その武士も又、農家を襲った一群の一人だった。

さらに、その後も、同じような犠牲者が増えて行く…。

噂は都を駆け巡り、ある日、殿上人から呼出された源頼光(佐藤慶)は、巷で噂の妖怪を退治してくれないと、夜も眠れないと申し渡すのだった。

帰宅して来た頼光は、勝手な殿上人の言い分に立腹しながらも、配下の四天王の坂田金時や渡辺綱などを呼ぼうとするが、あいにく二人とも遠隔地に出かけていると言う。
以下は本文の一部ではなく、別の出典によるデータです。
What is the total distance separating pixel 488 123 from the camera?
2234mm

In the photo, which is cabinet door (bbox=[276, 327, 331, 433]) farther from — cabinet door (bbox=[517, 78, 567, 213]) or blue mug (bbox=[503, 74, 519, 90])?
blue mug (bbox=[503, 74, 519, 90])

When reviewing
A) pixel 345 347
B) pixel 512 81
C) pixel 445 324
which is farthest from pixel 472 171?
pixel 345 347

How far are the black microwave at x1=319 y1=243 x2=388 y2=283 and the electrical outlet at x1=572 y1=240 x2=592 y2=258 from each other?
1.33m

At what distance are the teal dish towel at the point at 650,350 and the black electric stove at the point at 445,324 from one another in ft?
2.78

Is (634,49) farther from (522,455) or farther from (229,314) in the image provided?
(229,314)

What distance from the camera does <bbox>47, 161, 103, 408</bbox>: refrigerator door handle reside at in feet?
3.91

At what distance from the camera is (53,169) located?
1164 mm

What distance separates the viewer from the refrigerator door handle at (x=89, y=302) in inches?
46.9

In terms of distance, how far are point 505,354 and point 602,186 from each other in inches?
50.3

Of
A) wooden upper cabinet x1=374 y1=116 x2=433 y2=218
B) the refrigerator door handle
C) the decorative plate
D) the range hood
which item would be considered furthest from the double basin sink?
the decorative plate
その頃、蝦夷地では、一人の若者が、ひげ面の大男クマスネヒコ(金田栄珠)と戦っており、ついに、クマスへヒコをしとめてしまう。

その首を担いで馬を走らせ、都の頼光の元に帰って来た若者は、自分が、熊恒彦を討ち取ったと、証拠の首を見せながら報告する。
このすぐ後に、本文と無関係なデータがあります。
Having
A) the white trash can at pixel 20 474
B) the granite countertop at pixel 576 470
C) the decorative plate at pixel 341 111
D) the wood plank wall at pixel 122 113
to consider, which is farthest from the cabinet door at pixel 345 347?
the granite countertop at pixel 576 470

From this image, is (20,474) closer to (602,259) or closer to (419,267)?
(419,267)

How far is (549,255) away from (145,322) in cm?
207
頼光は、その首を確認した後、褒美として、その男が思いつきで名乗った薮の銀時を、正式名称とする事を許すのだった。

すっかり、身体を洗い浄められ、一人前の武士になって、懐かしい我が家に帰って来た銀時(中村吉右衛門)だったが、見覚えのある場所で見つけたのは、焼け落ちて廃虚となった我が家だった。

銀時の本名は、元農民の八と言い、家には、母親よねと、嫁のしげが待っているはずだったが、その姿も見えぬ。
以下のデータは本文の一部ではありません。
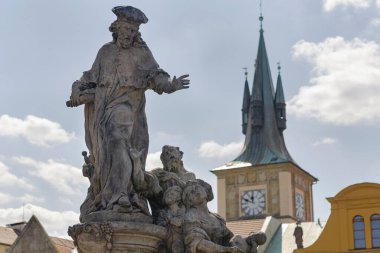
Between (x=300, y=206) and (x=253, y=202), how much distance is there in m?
5.14

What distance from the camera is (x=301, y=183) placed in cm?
7556

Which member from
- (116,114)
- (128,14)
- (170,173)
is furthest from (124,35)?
(170,173)

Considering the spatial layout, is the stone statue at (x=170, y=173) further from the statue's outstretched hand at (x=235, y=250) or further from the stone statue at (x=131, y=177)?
the statue's outstretched hand at (x=235, y=250)

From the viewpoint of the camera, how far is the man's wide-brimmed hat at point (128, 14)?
29.4ft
近所の顔なじみの男(殿山泰司)に事情を聞きに行くと、都で戦が始まった後は、自分も怖くて山の中に逃げ込んでいたが、帰って来たら、すでにあの家は焼けていたので、二人の行方は分からぬと言う。

ある日、頼光に呼ばれた銀時、今、都を騒がせている妖怪を退治すれば、望みの女をくれてやると命ぜられる。

その夜、羅城門で待ち構えた銀時は、果たせるかな、美しい女と出会い、その後を付いて薮の中の屋敷に出向いて行く。

そこでは、いつも通り、母親らしき女が酒を運んで来るが、その姿を観た銀時は内心の驚きを押さえる事が出来なかった。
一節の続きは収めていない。